Scientific classification
- Kingdom: Animalia
- Phylum: Chordata
- Class: Amphibia
- Order: Urodela
- Family: Salamandridae
- Genus: Echinotriton
- Species: E. andersoni
- Binomial name: Echinotriton andersoni (Boulenger, 1892)
- Synonyms: Tylototriton andersoni Boulenger, 1892

= Anderson's crocodile newt =

- Authority: (Boulenger, 1892)
- Conservation status: VU
- Synonyms: Tylototriton andersoni Boulenger, 1892

Species of salamander

Anderson's crocodile newt, Anderson's newt, Ryukyu spiny newt, or Japanese warty newt (Echinotriton andersoni) is a species of salamander in the family Salamandridae found in the Ryukyu Islands of Japan, and, at least formerly, Mount Guanyin in northern Taiwan, where it is now believed to be extinct.

==Description==
Echinotriton andersoni is a stout, flat salamander. Head is broad and triangular in shape. There are 12–15 conspicuous knob-like lateral glands. Colouration is uniformly dark brown or black, only the underside of the tail, cloacal region, and the soles of the feet are yellow-orange. The maximum size is at least 80 mm in snout–vent length and 169 mm in total length.

==Habitat and distribution==
Its natural habitats are broad-leaved evergreen forests, secondary forests, grasslands and swamps.

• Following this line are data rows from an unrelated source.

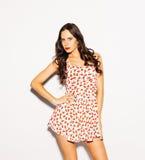 Piękna brunetki dziewczyna z długie włosy i niebieskie oczy pozuje w jaskrawej lato skrótu sukni na białym tle salowy Fotografia Royalty Free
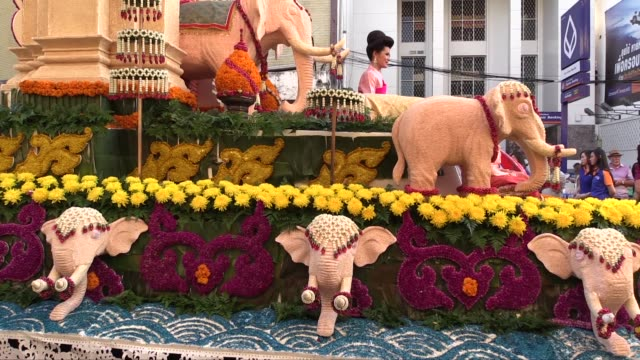 medium shot of the side of a decorated float. this is the 38th annual flower festival. - festival float stock videos & royalty-free footage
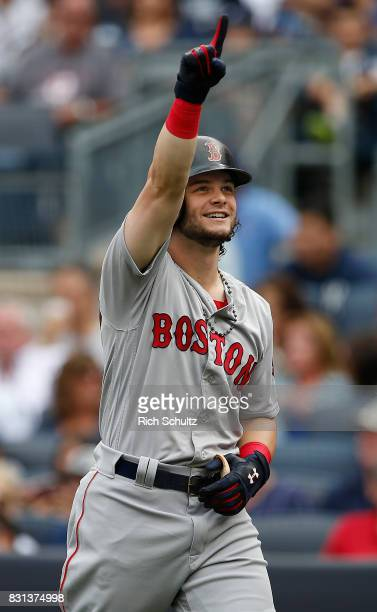 Andrew Benintendi of the Boston Red Sox reacts after hitting a three home run against the New York Yankees during the third inning of a game at...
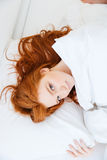 Pretty redhead woman with long hair lying in bed Royalty Free Stock Photo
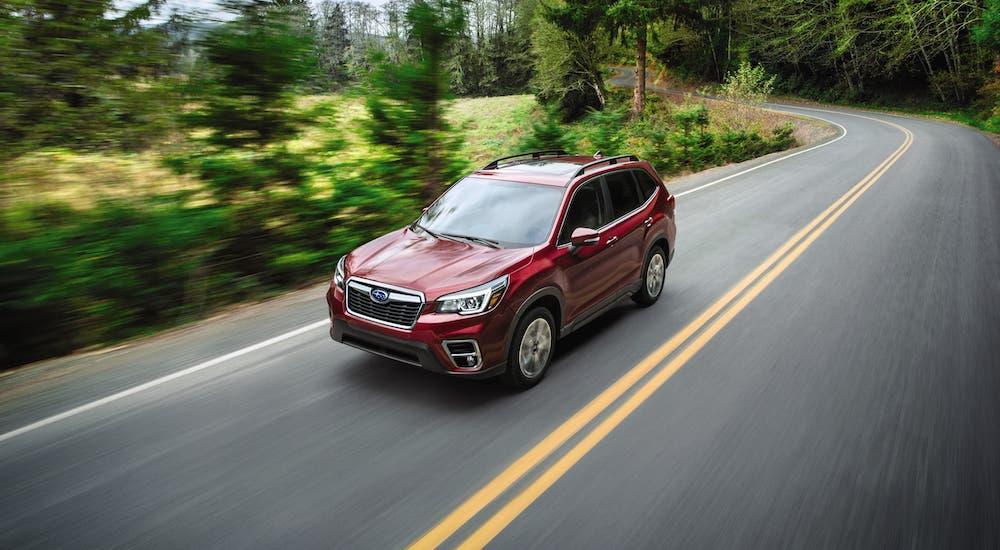 A red 2021 Subaru Forester is driving on a road in the woods after leaving a Subaru Dealer in New Jersey.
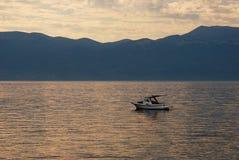 Sonnenaufgang und ein einsames Boot auf dem Meer Lizenzfreies Stockbild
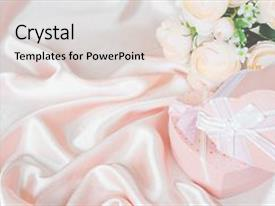 Cool new presentation theme with pink camellia flowers and two gift boxes in the shape of heart with white bow on background of pink silk fabric with copy-space backdrop and a light gray colored foreground.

It has also been found in and near sugar cane fields. It breeds in standing water such as ponds and temporary pools; outside breeding season it is difficult to observe as adult salamanders live in leaf litter, in rocky crevices, and under rocks and logs.

Anderson’s crocodile newt is distributed across five of the central Ryukyu Islands: Okinawajima, Sesokojima, and Tokashikijima of the Okinawa group, and Amami-o-shima and Tokunoshima of the Amami group (although sightings on the latter group appear to be rare or nonexistent).

== Behaviour ==
This species breeds from February to July, with activity peaking from March to May. The female lays her small clutch of eggs in leaf litter, humus soil, or beneath small objects like leaves or rocks; usually not further than a metre or two away from a body of still water. The later age hatch after 22–27 days, and after another 2–3 months they metamorphose into their terrestrial adult forms.

== Conservation ==
Echinotriton andersoni is uncommon, and it is threatened by habitat loss and by collection for illegal pet trade. Paved roads with roadside gutters are reportedly leading to large numbers of these newts ending up as roadkill.

==Venomous==
Echinotriton andersoni protects itself from predators through the uncommon ability to use their ribs to envenomate the threat. This is done by the ribs puncturing through their epidermis and lateral granular glands, which produce tetrodotoxin and piercing the threat. The mechanisms that are used for this method of protection are unusual due to their lack of muscular attachment at the ends of their ribs and the concentration of the granular glands. Occasionally their glands can appear as a lighter color than the surrounding area, hypothesized to be due to higher concentration of the tetrodotoxin in the area around their glands.